Dr. Harpreet Tsui, an internal medicine specialist in Henderson, in a statement called the legislation “ critical to improving the health of tens of thousands of Nevadans, regardless of where they live.”

“Nobody should be forced to go without health care, especially during a deadly pandemic, which has caused many Nevadans to lose their jobs and their employer-provided health care,” Tsui said.

Several state-based progressive groups are backing the legislation as well, including Planned Parenthood Votes Nevada, the Progressive Leadership Alliance of Nevada (PLAN), Make the Road Nevada, Battle Born Progress and One APIA Nevada.

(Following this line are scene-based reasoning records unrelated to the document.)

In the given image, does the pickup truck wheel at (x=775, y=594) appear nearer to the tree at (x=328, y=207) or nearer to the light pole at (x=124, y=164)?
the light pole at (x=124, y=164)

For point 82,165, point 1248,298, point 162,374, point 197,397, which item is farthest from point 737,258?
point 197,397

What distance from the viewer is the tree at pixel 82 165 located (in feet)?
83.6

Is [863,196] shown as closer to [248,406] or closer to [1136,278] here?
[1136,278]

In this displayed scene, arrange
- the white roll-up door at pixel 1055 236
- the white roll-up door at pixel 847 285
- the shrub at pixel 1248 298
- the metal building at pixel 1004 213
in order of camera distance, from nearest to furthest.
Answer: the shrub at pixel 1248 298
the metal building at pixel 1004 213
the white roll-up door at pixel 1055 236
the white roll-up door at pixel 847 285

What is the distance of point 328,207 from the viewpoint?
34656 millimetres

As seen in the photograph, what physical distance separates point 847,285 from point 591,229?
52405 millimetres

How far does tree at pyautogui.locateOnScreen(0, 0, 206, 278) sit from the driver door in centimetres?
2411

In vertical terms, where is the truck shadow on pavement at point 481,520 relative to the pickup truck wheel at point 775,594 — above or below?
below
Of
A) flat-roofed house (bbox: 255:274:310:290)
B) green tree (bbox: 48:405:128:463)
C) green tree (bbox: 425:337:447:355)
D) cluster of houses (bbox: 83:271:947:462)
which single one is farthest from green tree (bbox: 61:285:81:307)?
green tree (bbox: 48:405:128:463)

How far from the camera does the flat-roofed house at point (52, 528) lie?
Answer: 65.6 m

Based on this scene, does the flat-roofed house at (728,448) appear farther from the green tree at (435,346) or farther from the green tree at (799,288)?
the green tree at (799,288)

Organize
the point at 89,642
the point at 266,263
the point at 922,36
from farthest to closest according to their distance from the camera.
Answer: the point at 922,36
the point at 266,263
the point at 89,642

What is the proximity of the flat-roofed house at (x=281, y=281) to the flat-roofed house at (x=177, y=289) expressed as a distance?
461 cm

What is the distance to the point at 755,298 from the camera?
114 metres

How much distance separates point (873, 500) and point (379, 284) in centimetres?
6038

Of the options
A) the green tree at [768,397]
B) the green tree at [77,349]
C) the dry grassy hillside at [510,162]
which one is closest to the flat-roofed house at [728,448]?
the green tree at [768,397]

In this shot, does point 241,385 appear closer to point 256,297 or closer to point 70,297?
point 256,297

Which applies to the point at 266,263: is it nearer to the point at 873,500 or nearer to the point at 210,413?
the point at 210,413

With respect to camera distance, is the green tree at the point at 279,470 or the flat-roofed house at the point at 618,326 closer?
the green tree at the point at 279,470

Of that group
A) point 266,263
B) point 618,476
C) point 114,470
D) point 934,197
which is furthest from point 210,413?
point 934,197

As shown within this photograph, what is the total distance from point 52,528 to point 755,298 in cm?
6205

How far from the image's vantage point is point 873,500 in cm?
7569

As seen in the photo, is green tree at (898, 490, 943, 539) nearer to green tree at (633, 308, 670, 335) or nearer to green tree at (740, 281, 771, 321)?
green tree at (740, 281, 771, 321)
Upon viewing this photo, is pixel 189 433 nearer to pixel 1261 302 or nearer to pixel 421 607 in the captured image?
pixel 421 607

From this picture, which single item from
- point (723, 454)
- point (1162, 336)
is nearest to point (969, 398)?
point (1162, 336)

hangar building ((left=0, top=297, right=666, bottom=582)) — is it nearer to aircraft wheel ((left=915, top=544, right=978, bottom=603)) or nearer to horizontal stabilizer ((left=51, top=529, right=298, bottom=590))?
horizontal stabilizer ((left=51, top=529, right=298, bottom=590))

"SB420 is the first step toward driving down the high cost of insurance and addressing Nevada’s persistently high uninsured rate, particularly in Black, Brown, and Native communities across Nevada," Laura Martin, PLAN's executive director, said in a statement.

Gov. Steve Sisolak, a Democrat, hasn't yet taken a position on the legislation.

"As is the case with all other bills or bill drafts going through the legislative process, the Governor will review and evaluate any legislation that may come before him," Sisolak spokeswoman Meghin Delaney said in a statement this week.

As drafted, the legislation would require insurers that bid to provide coverage to the state’s Medicaid population to also offer a public option plan. The plans would be similar to existing qualified health plans certified by the state’s health insurance exchange, though the bill would require those plans to be offered at a 5 percent markdown, with the overall goal of reducing average premium costs in the state by 15 percent over five years.

No hearing has yet been scheduled on the bill.